§ Stored data entries:
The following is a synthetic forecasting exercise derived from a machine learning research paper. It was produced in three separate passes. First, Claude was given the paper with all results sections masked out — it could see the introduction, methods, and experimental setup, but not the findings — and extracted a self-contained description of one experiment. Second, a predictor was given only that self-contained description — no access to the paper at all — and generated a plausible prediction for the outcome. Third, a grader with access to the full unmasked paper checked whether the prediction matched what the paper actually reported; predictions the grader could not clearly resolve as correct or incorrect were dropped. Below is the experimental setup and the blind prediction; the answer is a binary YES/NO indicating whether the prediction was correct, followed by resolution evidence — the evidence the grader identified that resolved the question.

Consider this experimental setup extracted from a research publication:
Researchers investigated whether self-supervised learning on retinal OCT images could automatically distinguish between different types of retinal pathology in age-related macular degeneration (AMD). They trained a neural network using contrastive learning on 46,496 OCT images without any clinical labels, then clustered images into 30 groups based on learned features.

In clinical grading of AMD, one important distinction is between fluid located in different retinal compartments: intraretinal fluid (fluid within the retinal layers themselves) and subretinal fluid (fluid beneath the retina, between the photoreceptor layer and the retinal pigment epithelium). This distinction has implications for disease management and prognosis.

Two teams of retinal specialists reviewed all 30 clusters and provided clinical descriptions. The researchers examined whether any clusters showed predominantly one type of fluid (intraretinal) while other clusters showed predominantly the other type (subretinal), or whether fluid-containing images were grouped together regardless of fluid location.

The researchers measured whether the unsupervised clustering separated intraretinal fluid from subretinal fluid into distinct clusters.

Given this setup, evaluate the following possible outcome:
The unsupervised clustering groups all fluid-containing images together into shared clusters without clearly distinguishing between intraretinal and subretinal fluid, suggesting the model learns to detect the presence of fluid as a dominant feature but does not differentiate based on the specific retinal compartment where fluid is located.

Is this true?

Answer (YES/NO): NO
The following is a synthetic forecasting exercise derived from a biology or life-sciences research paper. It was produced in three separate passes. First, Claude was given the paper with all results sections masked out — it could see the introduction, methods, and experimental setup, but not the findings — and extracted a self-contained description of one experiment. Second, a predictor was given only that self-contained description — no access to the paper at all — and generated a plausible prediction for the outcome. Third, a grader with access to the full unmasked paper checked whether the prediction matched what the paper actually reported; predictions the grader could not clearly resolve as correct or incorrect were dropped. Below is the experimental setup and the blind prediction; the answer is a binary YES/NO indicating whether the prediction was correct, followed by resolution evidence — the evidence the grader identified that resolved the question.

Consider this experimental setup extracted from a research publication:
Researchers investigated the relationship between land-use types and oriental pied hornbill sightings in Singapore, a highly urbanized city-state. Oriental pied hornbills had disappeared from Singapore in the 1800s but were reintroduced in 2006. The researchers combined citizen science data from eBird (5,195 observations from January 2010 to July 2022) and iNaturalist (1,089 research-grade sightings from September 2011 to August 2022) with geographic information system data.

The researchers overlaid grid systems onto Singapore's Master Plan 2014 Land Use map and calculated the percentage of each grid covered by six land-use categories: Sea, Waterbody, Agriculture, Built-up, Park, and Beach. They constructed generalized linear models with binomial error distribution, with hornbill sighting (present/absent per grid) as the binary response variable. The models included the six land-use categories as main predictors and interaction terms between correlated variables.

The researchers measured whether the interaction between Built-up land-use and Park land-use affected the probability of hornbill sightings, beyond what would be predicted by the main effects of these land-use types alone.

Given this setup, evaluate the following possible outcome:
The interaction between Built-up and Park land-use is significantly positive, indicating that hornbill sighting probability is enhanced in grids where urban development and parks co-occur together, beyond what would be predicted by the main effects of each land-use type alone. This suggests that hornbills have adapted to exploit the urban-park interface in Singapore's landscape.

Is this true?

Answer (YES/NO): YES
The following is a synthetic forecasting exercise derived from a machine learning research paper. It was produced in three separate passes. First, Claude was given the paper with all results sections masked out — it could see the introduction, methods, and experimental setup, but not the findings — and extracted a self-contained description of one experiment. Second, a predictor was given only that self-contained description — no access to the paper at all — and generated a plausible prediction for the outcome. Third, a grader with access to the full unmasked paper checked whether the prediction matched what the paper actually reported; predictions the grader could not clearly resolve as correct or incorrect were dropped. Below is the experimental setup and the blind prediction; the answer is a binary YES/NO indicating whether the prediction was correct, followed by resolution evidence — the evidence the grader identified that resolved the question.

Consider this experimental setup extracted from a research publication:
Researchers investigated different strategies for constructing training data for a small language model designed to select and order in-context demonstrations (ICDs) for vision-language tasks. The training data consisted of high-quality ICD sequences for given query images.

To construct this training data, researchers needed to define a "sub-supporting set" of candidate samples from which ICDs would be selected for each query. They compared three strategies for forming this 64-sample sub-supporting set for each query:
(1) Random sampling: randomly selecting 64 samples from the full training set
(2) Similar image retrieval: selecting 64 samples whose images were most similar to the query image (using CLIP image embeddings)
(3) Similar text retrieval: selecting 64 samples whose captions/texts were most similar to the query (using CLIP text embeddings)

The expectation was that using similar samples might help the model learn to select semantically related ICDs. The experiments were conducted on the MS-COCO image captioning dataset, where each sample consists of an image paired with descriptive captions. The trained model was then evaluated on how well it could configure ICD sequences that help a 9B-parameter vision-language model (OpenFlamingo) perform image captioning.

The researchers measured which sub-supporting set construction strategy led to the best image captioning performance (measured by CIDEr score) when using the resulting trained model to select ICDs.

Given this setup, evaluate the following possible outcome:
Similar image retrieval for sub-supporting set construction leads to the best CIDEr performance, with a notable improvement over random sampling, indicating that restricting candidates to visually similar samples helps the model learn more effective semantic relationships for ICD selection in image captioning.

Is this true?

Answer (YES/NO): NO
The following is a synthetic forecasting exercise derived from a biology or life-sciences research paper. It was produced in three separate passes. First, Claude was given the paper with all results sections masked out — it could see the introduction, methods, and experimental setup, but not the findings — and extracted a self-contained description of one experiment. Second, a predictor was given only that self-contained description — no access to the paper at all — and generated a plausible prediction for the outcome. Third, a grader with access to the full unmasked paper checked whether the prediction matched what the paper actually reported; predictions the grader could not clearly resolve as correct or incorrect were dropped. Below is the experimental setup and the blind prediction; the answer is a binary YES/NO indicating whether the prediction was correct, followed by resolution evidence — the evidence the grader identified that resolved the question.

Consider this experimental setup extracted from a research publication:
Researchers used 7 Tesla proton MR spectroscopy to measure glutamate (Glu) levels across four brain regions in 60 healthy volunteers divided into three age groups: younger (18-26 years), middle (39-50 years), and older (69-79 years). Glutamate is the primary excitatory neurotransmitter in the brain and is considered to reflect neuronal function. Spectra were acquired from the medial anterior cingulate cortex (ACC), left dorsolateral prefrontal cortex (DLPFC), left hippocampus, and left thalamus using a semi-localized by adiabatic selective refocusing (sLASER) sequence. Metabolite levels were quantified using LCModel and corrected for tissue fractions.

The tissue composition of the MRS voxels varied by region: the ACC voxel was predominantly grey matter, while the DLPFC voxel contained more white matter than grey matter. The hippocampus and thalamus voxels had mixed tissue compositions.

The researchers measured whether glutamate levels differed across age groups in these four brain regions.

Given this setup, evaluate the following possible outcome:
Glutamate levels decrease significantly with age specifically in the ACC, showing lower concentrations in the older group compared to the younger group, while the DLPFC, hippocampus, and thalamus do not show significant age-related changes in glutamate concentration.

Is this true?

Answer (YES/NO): NO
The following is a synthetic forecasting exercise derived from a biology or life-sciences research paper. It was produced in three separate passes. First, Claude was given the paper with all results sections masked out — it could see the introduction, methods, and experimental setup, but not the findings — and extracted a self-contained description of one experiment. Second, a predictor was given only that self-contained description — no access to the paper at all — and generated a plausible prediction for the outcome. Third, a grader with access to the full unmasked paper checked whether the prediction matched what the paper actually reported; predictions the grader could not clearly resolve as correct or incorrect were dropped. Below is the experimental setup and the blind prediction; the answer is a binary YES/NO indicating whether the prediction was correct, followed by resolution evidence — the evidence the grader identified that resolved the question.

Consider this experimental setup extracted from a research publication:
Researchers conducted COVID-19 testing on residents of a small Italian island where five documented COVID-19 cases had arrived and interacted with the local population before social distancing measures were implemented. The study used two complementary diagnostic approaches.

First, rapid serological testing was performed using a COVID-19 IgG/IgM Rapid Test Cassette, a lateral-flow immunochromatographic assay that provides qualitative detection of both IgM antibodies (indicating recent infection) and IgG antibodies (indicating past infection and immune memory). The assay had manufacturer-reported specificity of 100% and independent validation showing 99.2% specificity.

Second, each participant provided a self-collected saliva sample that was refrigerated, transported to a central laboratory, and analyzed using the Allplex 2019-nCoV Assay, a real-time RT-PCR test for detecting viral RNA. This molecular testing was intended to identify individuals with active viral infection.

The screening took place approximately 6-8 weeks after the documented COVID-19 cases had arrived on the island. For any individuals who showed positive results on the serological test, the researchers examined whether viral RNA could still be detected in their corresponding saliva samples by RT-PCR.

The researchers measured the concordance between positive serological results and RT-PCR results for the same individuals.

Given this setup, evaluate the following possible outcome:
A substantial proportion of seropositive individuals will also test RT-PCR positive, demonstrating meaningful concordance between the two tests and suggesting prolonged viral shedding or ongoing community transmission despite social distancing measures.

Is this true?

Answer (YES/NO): NO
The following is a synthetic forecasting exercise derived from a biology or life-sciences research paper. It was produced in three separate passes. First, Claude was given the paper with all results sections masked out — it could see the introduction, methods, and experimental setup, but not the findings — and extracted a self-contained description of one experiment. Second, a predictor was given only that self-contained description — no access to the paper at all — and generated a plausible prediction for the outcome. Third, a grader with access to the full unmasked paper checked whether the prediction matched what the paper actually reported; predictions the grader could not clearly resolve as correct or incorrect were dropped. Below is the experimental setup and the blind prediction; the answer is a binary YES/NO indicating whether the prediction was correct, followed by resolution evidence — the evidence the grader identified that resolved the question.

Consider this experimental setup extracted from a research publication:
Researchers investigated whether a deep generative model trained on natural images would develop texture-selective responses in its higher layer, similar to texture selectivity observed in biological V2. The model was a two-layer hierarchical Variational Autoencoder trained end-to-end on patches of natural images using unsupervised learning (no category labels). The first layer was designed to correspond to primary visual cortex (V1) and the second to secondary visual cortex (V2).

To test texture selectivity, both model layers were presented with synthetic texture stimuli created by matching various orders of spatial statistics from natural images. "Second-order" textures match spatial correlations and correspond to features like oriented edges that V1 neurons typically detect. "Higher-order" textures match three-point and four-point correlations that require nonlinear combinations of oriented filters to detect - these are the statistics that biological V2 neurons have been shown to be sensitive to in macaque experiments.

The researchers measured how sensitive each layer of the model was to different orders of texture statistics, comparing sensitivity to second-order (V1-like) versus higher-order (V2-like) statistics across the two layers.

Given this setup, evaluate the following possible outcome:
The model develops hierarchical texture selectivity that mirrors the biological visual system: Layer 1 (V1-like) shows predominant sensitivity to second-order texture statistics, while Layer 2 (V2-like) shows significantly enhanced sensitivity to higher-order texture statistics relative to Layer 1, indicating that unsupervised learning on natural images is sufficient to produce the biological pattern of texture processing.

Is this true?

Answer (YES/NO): YES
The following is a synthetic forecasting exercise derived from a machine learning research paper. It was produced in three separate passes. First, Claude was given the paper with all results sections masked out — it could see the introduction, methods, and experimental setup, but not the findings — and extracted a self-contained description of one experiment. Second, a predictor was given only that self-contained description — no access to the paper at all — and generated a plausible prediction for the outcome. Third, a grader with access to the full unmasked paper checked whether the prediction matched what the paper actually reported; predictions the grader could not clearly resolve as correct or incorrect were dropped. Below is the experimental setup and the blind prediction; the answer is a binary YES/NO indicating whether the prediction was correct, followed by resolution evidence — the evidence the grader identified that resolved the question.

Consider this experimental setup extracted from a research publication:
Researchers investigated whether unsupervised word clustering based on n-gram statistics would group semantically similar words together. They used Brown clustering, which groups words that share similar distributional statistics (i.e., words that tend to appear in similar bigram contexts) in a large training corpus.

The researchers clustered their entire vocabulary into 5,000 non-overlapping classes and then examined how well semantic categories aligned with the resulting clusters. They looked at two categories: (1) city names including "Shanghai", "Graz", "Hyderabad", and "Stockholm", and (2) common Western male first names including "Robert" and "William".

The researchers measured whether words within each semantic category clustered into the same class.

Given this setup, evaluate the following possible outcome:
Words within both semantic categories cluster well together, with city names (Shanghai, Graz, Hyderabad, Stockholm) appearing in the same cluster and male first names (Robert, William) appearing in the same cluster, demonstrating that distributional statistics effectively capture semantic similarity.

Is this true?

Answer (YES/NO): NO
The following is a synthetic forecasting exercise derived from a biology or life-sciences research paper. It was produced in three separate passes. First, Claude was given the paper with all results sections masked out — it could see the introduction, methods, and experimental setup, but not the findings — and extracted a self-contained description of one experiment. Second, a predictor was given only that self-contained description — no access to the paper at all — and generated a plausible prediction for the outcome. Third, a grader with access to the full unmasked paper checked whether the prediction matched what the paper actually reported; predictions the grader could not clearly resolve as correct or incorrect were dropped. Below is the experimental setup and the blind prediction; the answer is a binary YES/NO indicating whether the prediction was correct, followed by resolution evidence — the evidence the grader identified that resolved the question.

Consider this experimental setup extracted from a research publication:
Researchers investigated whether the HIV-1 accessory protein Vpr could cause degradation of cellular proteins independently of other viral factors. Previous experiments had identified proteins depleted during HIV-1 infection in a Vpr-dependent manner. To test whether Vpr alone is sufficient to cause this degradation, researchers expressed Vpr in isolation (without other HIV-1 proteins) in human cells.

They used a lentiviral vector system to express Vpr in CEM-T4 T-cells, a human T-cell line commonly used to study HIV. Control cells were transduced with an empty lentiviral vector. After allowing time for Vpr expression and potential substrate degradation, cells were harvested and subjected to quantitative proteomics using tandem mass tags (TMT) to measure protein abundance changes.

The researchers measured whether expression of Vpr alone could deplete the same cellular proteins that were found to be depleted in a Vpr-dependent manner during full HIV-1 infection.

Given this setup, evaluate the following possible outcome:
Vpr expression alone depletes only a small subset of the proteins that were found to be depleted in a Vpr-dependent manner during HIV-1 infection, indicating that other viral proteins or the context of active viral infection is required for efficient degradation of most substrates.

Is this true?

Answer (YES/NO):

§ To do: Up to and including the line with "The researchers measured whether the unsupervised", output each line of the entries above exactly, starting from the first.

§ Output for this task:
The following is a synthetic forecasting exercise derived from a machine learning research paper. It was produced in three separate passes. First, Claude was given the paper with all results sections masked out — it could see the introduction, methods, and experimental setup, but not the findings — and extracted a self-contained description of one experiment. Second, a predictor was given only that self-contained description — no access to the paper at all — and generated a plausible prediction for the outcome. Third, a grader with access to the full unmasked paper checked whether the prediction matched what the paper actually reported; predictions the grader could not clearly resolve as correct or incorrect were dropped. Below is the experimental setup and the blind prediction; the answer is a binary YES/NO indicating whether the prediction was correct, followed by resolution evidence — the evidence the grader identified that resolved the question.

Consider this experimental setup extracted from a research publication:
Researchers investigated whether self-supervised learning on retinal OCT images could automatically distinguish between different types of retinal pathology in age-related macular degeneration (AMD). They trained a neural network using contrastive learning on 46,496 OCT images without any clinical labels, then clustered images into 30 groups based on learned features.

In clinical grading of AMD, one important distinction is between fluid located in different retinal compartments: intraretinal fluid (fluid within the retinal layers themselves) and subretinal fluid (fluid beneath the retina, between the photoreceptor layer and the retinal pigment epithelium). This distinction has implications for disease management and prognosis.

Two teams of retinal specialists reviewed all 30 clusters and provided clinical descriptions. The researchers examined whether any clusters showed predominantly one type of fluid (intraretinal) while other clusters showed predominantly the other type (subretinal), or whether fluid-containing images were grouped together regardless of fluid location.

The researchers measured whether the unsupervised clustering separated intraretinal fluid from subretinal fluid into distinct clusters.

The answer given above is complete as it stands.